[Spatial questions tied to pictures]
-----

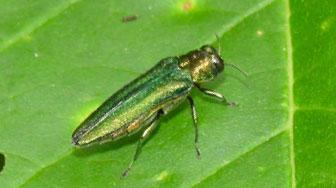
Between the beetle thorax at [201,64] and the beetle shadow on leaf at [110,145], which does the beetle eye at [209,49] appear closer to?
the beetle thorax at [201,64]

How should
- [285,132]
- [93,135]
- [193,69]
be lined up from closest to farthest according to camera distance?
[285,132], [93,135], [193,69]

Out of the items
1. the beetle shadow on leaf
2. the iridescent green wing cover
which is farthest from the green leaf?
the iridescent green wing cover

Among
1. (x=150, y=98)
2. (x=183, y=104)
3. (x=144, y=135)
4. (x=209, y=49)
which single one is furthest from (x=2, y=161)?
(x=209, y=49)

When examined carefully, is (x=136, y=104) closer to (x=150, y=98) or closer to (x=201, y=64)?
(x=150, y=98)

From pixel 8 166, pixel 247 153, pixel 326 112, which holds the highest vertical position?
pixel 326 112

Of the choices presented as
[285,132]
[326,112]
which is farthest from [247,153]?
[326,112]

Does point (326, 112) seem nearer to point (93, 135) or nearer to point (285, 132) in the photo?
point (285, 132)

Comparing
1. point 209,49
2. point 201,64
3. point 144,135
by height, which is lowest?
point 144,135
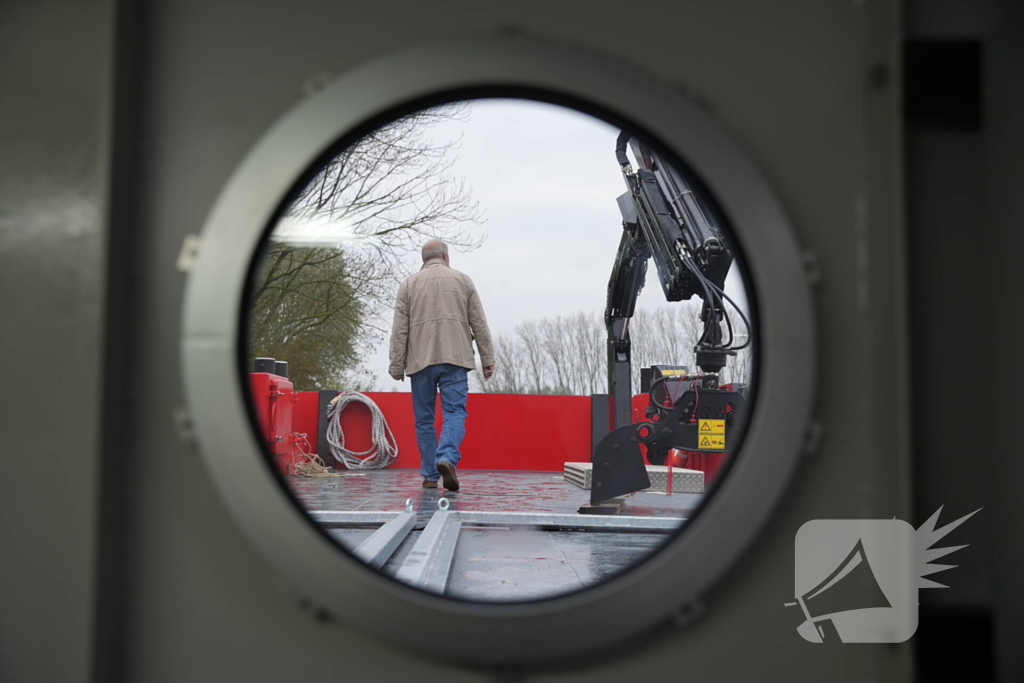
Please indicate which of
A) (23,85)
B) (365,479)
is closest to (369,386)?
(365,479)

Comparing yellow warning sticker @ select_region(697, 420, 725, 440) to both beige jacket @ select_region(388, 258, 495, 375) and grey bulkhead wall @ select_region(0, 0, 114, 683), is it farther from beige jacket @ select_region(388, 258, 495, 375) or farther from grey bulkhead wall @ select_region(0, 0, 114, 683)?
grey bulkhead wall @ select_region(0, 0, 114, 683)

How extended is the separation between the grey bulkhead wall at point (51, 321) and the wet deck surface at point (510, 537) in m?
0.24

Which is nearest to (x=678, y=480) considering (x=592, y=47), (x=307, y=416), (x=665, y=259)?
(x=665, y=259)

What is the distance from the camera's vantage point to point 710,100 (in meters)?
0.80

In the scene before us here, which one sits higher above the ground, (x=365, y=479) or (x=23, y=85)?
(x=23, y=85)

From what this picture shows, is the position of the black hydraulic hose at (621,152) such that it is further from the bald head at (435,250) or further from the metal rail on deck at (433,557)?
the metal rail on deck at (433,557)

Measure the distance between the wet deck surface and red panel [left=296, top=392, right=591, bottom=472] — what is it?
1123mm

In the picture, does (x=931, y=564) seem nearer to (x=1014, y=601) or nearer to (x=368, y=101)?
(x=1014, y=601)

-----

* **What the task requires**
Repeat the data word for word, from the line containing "When examined carefully, is" through the end of the data, leaving out the pictures.

* **Reply**
When examined carefully, is (x=136, y=104) closer to (x=150, y=98) or closer to (x=201, y=64)?
(x=150, y=98)

From pixel 8 166, pixel 247 153, pixel 326 112, which holds the highest vertical position?
pixel 326 112

Of the choices presented as
[285,132]
[326,112]
which is farthest from [247,153]?
[326,112]

Does point (326, 112) seem nearer to point (93, 135) or nearer to point (285, 132) in the photo?
point (285, 132)

Comparing
1. point 209,49
2. point 201,64
3. point 144,135
by height, which is lowest?
point 144,135
Please indicate which of
A) (23,85)
B) (365,479)
is closest to (369,386)?
(365,479)

Comparing yellow warning sticker @ select_region(697, 420, 725, 440) to both beige jacket @ select_region(388, 258, 495, 375) and grey bulkhead wall @ select_region(0, 0, 114, 683), is it farther from beige jacket @ select_region(388, 258, 495, 375) or farther from grey bulkhead wall @ select_region(0, 0, 114, 683)?
grey bulkhead wall @ select_region(0, 0, 114, 683)

How extended is the separation between the grey bulkhead wall at point (51, 321) and the wet deck surface at point (510, 537) in m?
0.24

Which is nearest to (x=678, y=480) considering (x=592, y=47), (x=307, y=416), (x=665, y=259)?
(x=665, y=259)

What is the distance from the camera's vantage point to point 710,100 (in meters)?
0.80

In the scene before us here, which one sits higher above the ground, (x=365, y=479) or (x=23, y=85)?
(x=23, y=85)

From what this picture shows, is the position of the black hydraulic hose at (621,152) such that it is further from the bald head at (435,250) or further from the metal rail on deck at (433,557)?
the metal rail on deck at (433,557)

Measure the distance between the wet deck surface and red panel [left=296, top=392, right=591, bottom=472] — what is it?
1123mm

In the picture, does (x=931, y=564) seem nearer to (x=1014, y=601) or nearer to (x=368, y=101)?
(x=1014, y=601)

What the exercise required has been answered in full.